Page 126 de l'Intégrale des Mémoires d'un paysan bas-breton :

Vacher à Kermahonnec (1851-1854)

En ce temps-là, il était venu un Monsieur à Kerfeunteun comme professeur d’agriculture pour apprendre aux Bretons l’art de cultiver la terre. Mais les paysans se souciaient peu alors d’apprendre quoi que ce soit en agriculture ni ailleurs. La vieille routine, pas autre chose. Quelques-uns des vieux cultivateurs passaient par la ferme du professeur quelquefois pour regarder les instruments nouveaux, qu’ils n’avaient jamais vus, et regarder les ouvriers travailler. Mais ils s’en allaient en haussant les épaules, et en disant qu’ils auraient à en donner des leçons à ce professeur. Ils voyaient bien qu’il y avait là de belles prairies, bien égouttées et irriguées, des champs de trèfle, de gros choux et des rutabagas, mais tout ça coûtait plus qu’il ne valait, et d’abord les bêtes bretonnes n’avaient pas besoin de ces choses-là pour vivre, pas plus que les hommes n’avaient besoin du pain blanc, de la viande et des légumes, toutes choses alors inconnues dans nos campagnes. Bref, les paysans n’en voulurent pas du tout des enseignements agricoles de ce monsieur. Si c’eût été un paysan encore ! Mais un monsieur à chapeau haut et qui ne savait pas parler breton pouvait-il être cultivateur ? Allons donc ! Les paysans ne pouvaient admettre qu’un monsieur de la ville pût savoir couper la lande, retourner une motte de terre, faucher, moissonner, charger du fumier dans la charrette, râteler les fossés, tracer un sillon avec la charrue en bois à avant-train, modèle Triptolème [2], les seules choses nécessaires selon eux pour être bon cultivateur. De la science agricole, ils n’en avaient cure. Ce n’était pas avec des livres qu’on pouvait faire de l’agriculture

 

Page 127

Le dimanche, quand j'allais à la messe de neuf heures à Quimper, je passais aussi par Kermahonnec Kerfeunteun où était ce professeur d"agiculture.

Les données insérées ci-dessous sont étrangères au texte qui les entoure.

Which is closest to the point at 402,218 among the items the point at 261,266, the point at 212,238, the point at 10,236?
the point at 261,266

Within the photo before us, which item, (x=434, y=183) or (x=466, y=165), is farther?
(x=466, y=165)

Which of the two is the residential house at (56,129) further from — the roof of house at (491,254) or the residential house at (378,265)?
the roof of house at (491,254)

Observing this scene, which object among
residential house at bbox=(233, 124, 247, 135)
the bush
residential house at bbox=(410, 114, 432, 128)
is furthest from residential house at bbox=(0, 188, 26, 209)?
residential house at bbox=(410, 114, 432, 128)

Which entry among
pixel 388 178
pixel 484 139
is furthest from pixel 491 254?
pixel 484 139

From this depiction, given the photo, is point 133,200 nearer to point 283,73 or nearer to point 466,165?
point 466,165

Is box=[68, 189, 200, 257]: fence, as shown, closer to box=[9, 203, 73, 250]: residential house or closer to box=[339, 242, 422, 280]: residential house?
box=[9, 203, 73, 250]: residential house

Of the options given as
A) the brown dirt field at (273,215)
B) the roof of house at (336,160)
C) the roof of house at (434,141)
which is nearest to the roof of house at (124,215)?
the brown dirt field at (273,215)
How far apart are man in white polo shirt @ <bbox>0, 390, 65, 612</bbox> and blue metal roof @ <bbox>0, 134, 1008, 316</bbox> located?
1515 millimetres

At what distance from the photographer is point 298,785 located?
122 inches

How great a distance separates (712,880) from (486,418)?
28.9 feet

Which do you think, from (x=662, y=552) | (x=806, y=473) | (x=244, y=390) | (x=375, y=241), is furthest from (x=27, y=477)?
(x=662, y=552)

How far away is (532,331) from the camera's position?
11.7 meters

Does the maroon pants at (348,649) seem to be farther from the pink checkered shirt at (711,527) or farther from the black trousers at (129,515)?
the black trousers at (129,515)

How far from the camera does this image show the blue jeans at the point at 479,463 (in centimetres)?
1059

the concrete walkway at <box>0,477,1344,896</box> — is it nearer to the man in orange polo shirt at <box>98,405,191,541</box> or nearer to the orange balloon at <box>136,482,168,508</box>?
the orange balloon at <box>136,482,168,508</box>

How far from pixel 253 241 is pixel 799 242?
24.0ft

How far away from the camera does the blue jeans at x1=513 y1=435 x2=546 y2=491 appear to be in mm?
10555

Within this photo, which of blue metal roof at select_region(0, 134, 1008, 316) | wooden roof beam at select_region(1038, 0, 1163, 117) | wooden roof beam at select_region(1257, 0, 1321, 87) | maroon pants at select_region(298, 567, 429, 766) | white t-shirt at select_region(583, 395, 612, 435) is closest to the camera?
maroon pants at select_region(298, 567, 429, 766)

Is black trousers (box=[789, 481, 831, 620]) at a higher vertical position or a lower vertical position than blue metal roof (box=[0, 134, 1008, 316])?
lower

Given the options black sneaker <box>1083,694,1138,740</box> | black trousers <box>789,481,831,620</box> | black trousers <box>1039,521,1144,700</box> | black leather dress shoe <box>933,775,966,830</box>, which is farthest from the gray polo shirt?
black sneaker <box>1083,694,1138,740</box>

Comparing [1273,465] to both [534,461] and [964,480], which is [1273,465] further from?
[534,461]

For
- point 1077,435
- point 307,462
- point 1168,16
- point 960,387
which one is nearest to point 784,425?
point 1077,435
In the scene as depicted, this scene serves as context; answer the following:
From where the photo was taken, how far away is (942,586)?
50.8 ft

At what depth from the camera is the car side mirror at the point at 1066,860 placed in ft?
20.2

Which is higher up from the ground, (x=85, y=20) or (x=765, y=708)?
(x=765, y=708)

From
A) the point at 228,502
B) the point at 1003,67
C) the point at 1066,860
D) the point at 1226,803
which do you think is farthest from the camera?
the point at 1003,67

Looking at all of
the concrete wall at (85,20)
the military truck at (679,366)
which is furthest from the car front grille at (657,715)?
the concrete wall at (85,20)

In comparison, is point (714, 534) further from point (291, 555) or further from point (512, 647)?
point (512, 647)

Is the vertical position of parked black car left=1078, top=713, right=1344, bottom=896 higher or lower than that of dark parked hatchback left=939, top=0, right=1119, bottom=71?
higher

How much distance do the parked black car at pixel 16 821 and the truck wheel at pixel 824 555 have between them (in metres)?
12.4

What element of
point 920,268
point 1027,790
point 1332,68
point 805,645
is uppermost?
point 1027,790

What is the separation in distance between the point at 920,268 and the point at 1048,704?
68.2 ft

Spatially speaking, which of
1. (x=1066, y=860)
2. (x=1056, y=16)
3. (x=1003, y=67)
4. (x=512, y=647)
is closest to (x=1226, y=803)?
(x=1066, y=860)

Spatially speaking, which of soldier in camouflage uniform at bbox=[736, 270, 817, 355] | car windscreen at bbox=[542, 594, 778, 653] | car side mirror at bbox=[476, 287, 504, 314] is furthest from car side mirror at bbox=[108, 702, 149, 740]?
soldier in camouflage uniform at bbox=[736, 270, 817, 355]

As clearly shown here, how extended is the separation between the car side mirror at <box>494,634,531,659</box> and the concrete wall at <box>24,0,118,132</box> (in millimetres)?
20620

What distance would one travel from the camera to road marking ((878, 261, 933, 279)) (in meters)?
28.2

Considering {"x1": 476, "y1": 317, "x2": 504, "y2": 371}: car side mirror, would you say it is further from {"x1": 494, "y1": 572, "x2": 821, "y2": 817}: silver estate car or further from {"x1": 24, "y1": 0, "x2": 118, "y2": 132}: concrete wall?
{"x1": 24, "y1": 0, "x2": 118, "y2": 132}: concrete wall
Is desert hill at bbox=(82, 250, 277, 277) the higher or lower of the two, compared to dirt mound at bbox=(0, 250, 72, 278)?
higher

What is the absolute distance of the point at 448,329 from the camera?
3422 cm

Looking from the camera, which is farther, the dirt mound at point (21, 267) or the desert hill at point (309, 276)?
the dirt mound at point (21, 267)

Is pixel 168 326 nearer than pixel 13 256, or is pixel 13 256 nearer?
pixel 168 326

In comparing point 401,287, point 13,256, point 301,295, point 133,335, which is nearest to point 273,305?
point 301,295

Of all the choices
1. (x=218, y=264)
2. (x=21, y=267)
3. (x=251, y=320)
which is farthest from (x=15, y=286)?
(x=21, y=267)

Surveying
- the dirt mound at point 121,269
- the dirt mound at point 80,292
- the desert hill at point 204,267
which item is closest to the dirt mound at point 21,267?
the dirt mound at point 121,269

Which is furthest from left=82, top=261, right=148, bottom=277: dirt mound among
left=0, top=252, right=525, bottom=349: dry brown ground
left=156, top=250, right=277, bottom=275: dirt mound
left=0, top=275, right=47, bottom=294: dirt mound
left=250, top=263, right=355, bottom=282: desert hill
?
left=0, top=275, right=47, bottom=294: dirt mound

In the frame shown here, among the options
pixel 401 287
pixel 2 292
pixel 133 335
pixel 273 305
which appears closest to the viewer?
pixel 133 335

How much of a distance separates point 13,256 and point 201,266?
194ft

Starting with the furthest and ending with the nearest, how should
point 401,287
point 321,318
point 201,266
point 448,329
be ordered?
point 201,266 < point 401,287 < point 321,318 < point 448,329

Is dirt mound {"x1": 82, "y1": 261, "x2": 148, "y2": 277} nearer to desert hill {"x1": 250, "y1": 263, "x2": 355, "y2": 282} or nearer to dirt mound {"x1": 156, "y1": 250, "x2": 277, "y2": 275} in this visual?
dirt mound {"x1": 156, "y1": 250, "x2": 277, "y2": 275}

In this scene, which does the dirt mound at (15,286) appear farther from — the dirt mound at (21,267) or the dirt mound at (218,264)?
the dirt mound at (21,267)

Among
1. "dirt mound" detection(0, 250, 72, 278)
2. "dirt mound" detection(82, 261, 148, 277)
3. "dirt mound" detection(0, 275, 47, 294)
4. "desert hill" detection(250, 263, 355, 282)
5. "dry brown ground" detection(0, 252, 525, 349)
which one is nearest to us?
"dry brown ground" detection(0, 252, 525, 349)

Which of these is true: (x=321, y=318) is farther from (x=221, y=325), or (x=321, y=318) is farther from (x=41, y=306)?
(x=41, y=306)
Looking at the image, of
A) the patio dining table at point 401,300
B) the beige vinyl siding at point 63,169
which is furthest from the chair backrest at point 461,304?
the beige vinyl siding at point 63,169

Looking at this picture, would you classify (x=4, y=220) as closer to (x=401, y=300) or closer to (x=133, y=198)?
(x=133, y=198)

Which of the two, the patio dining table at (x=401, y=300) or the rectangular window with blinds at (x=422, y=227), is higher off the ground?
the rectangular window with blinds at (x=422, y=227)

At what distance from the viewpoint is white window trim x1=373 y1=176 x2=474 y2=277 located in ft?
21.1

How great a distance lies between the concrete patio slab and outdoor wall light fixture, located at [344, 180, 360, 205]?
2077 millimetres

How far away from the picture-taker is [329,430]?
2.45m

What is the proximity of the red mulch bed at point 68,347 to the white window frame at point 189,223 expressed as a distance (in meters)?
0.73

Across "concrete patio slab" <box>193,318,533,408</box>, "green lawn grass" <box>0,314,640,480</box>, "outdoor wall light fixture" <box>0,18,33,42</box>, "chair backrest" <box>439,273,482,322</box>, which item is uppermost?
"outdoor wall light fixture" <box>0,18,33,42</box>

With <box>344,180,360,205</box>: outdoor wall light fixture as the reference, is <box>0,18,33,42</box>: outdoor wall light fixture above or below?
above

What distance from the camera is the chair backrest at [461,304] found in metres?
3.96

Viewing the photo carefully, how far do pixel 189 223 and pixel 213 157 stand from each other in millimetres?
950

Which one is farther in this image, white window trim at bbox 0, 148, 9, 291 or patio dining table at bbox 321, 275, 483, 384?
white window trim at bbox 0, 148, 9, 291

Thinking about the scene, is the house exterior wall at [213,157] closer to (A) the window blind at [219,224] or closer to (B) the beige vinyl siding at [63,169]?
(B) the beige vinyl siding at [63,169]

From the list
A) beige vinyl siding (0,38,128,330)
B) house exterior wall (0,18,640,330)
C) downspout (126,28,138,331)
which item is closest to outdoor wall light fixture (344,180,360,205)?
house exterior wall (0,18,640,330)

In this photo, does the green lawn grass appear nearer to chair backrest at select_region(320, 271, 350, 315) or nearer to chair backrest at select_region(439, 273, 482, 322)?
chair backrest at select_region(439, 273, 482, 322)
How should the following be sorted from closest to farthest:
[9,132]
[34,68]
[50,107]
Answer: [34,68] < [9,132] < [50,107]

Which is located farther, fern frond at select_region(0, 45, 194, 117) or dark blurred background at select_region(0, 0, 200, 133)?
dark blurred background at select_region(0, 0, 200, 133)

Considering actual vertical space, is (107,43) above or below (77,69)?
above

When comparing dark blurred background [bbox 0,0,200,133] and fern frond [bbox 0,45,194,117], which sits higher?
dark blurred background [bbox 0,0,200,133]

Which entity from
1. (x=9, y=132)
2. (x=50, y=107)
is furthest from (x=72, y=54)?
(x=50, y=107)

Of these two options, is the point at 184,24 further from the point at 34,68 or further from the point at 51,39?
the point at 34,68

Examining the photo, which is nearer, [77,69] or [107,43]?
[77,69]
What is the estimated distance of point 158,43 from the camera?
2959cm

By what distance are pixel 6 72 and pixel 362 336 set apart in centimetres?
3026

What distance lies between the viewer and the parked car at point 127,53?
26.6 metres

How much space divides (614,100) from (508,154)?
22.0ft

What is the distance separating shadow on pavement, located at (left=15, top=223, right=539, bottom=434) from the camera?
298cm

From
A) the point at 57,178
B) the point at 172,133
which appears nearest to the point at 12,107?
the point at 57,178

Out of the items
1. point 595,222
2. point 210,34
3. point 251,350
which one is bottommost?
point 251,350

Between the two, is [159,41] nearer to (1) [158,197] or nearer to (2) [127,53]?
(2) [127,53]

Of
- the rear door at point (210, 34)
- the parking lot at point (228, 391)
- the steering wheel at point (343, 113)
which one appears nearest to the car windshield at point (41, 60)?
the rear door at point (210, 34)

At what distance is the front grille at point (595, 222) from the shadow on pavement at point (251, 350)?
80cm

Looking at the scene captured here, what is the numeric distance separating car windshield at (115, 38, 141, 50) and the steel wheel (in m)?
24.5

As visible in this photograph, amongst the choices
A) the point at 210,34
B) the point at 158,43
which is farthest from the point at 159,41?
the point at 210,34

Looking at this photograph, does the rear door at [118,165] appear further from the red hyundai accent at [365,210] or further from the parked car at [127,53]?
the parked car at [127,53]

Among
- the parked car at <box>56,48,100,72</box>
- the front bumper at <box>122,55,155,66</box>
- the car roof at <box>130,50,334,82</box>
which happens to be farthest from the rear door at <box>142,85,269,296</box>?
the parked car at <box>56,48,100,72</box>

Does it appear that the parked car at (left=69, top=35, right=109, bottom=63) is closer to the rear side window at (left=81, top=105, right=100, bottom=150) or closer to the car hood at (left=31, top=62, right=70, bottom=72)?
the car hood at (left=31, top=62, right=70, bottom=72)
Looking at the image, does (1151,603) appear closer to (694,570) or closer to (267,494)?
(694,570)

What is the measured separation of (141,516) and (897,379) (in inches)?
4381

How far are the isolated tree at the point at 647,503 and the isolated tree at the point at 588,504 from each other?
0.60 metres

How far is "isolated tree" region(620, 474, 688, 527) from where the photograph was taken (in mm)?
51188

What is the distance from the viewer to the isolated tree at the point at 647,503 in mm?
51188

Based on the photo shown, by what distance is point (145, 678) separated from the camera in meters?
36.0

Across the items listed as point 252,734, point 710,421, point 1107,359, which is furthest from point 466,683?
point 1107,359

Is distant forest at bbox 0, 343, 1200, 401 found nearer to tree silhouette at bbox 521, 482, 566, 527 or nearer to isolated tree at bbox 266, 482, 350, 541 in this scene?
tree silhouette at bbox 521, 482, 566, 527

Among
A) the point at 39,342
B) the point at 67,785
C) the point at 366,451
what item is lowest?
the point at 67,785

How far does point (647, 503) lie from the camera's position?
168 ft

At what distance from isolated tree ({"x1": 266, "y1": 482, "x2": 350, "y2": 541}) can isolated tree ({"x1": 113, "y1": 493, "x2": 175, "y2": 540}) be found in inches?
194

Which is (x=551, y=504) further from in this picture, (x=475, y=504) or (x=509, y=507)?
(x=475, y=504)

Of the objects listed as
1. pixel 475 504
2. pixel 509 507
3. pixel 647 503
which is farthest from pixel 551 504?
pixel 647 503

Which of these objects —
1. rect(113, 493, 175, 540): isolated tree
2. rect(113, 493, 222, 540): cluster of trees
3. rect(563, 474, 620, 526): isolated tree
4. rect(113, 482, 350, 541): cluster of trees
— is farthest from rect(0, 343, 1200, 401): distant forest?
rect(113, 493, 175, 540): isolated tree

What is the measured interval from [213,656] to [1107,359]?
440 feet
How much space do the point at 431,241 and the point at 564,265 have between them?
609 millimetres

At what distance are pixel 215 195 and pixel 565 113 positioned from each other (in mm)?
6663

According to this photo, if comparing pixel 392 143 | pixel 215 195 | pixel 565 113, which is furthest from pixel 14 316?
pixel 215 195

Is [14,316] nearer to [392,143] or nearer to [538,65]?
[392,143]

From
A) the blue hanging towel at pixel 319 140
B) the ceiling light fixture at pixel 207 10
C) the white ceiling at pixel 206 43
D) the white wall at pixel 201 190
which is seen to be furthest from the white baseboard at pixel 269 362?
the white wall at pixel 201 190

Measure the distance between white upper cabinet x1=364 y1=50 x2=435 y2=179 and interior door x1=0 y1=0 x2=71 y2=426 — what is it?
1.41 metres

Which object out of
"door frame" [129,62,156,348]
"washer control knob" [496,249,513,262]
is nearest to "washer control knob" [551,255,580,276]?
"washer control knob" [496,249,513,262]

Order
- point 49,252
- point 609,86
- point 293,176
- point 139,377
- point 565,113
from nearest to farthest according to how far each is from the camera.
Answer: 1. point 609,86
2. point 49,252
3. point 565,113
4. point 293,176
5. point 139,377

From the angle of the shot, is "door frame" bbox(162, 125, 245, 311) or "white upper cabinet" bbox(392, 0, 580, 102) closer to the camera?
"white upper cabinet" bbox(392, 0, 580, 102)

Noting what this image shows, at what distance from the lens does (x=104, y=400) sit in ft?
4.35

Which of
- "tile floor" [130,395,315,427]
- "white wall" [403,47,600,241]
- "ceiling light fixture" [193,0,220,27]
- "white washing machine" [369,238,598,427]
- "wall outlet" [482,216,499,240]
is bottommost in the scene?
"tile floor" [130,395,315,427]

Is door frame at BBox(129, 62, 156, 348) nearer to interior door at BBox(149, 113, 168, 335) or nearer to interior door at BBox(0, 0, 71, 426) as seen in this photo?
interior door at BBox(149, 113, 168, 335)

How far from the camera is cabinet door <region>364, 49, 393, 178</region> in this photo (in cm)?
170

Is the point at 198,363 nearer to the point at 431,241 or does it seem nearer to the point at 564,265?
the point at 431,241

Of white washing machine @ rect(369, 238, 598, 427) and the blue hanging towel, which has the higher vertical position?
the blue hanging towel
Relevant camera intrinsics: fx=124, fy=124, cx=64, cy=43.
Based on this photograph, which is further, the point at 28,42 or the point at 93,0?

Je restais longtemps regarder les instruments aratoires de tous genres que je n'avais jamais vus, et dont je ne ne savais même pas le nom. Je regardais les champs de trèfle, les rutabagas, les gros choux et autres fourrages inconnus pour moi.

Une fois, voyant la porte de l'étable ouverte, je voulus voir les vaches dont on disait des merveilles, que chacune d'elle donnait autant de lait et de beurre qu'une demi-douzaine de pauvres petites vaches auxquelles on de donnait jamais rien à manger durant l'été que ce qu'elles trouvaient à brouter dehors, et un peu de paille sèche l'hiver. Je vis en effet que ces vaches ...


3 Annotations

  1. Le terme Potr-saout est considéré aujourd'hui comme un bretonnisme (cf. étude d'Hervé Lossec) car très utilisé en français en Bretagne. De « paotr » pour le garçon, et « saout » pour les vaches, soit donc le garçon vacher. À noter que lorsque le métier de surveillance des troupeaux de vaches fut assuré par des clôtures électriques, celles-ci étaient appelées « paotr-saout electrik ». [Ref.↑]
  2. Triptolème : prêtre original de la déesse Déméter, dans la mythologie grecque. Déméter donna à Triptolème une charrue en bois et des grains de blé pour aller enseigner l’agriculture aux mortels. [Ref.↑]




Thème de l'article : Ecrits de Jean-Marie Déguignet

Date de création : Février 2015    Dernière modification : 14.02.2015    Avancement : Image:Bullorange.gif [Développé]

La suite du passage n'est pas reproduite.